I am a recovering addict. For several years, I carried a camera with me every single place I went, and shot photos of every person or thing that occupied dimensional space. I was ever concerned that something might happen out in the world, and I wouldn't be able to remember it without photos. In recent years I've scaled back; I now carry a point-and-shoot in my laptop bag instead of my full D80 rig, and on some choice occasions I've ventured forth without any camera on me at all. (The shitty camera phone doesn't count; I almost never use it.)
It works and it doesn't. I'm shifting the lens of my cognitive abilities back towards the retention of people, places and events through writing, which is what I'm supposed to be doing in the first place. (I only got into photography to give me something to do when my writing gets stuck.) Friends who never knew I that I made my living as a writer have begun to read the stuff I do for money, and the stream of requests to photograph weddings and the like is thinning out (though I still consider every request). I'm beginning to trust myself to remember things without photographing them from every angle.
And yet, if I hadn't had a camera with me on an August, 2001 trip to a Henderson, Nevada TGI Fridays franchise -- the last time I visited a TGI Fridays, I think -- I wouldn't have caught the pictured mini-monsoon at its peak.

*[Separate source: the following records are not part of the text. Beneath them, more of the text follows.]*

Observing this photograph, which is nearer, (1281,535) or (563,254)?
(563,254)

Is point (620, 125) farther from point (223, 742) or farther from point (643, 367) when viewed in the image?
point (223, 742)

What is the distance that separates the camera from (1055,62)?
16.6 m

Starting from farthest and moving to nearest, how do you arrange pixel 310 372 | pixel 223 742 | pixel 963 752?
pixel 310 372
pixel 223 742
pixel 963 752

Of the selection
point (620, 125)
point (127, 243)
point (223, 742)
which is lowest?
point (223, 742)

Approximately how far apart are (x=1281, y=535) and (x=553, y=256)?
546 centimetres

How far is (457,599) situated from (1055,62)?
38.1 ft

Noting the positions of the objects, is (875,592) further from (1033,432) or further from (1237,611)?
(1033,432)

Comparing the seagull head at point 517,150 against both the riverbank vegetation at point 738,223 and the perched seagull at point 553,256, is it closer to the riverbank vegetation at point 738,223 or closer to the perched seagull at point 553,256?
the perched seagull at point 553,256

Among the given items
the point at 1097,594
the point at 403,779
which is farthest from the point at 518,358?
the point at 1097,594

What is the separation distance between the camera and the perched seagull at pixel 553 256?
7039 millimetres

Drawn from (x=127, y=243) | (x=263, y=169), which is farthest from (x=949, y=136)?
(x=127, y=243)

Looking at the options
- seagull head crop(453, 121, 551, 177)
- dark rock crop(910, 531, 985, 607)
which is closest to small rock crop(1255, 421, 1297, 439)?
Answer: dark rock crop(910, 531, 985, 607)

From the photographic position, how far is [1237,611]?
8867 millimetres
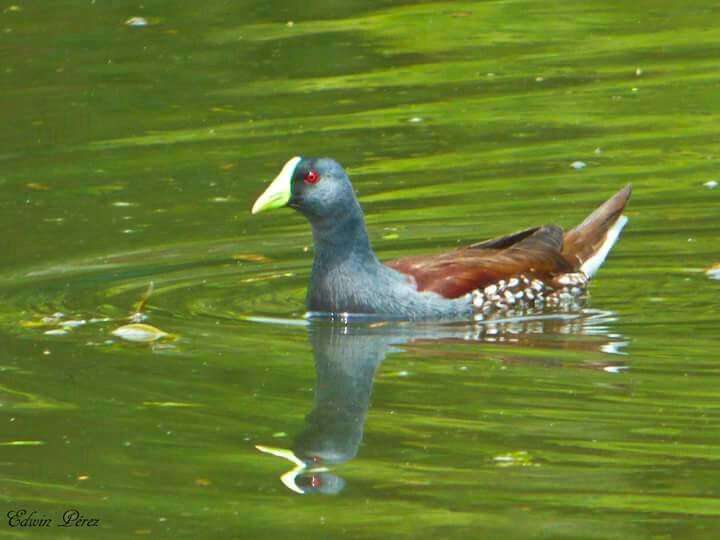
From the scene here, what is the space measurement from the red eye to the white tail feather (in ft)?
5.29

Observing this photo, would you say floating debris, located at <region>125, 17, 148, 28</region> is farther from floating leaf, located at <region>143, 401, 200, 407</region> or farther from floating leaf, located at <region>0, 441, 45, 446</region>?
floating leaf, located at <region>0, 441, 45, 446</region>

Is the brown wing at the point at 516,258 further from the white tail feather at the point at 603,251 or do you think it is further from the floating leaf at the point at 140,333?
the floating leaf at the point at 140,333

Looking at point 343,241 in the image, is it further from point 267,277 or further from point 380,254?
point 380,254

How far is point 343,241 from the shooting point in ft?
32.4

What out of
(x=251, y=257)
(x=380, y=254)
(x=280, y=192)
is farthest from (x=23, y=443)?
(x=380, y=254)

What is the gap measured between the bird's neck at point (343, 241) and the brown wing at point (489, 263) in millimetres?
242

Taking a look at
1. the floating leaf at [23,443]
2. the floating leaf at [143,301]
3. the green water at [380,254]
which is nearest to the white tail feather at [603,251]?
the green water at [380,254]

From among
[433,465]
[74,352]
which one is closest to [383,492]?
[433,465]

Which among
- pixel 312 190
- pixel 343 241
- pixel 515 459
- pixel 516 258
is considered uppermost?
pixel 312 190

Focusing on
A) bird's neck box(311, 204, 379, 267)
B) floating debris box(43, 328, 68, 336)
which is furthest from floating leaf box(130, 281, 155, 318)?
bird's neck box(311, 204, 379, 267)

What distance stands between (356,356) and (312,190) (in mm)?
1073

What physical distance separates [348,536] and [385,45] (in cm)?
982

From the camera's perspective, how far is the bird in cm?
977

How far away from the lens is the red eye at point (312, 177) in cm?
977
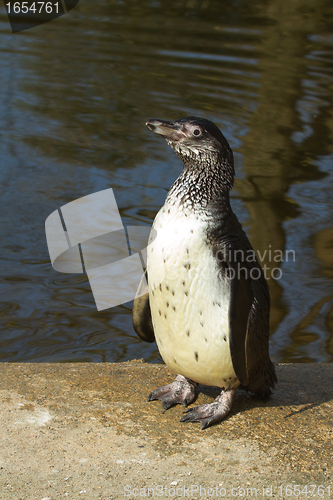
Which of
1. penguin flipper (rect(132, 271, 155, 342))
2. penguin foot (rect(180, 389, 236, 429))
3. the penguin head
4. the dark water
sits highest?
the penguin head

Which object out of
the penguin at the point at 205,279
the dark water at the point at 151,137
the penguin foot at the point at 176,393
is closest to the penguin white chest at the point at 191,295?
the penguin at the point at 205,279

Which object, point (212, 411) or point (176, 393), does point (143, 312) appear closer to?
point (176, 393)

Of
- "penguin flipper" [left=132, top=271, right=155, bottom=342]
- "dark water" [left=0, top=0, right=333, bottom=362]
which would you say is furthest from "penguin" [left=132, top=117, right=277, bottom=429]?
"dark water" [left=0, top=0, right=333, bottom=362]

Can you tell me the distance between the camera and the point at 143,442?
281 centimetres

It lasted scarcely a minute, barely a drop of time in an ocean of memories. But I did bring the camera, and I can look at this photo and remember the sudden, violent fury of Las Vegas rainstorms -- the house-shaking explosions of thunder, the fingers of lightning digging into the earth, the streets and parking lots flooding within seconds. Seattle doesn't get rainstorms like that, and I do miss the destructive beauty of desert rains. They can even make the patio of a TGI Fridays look somehow romantic.
You get bonus points if you get the double-reference of the title.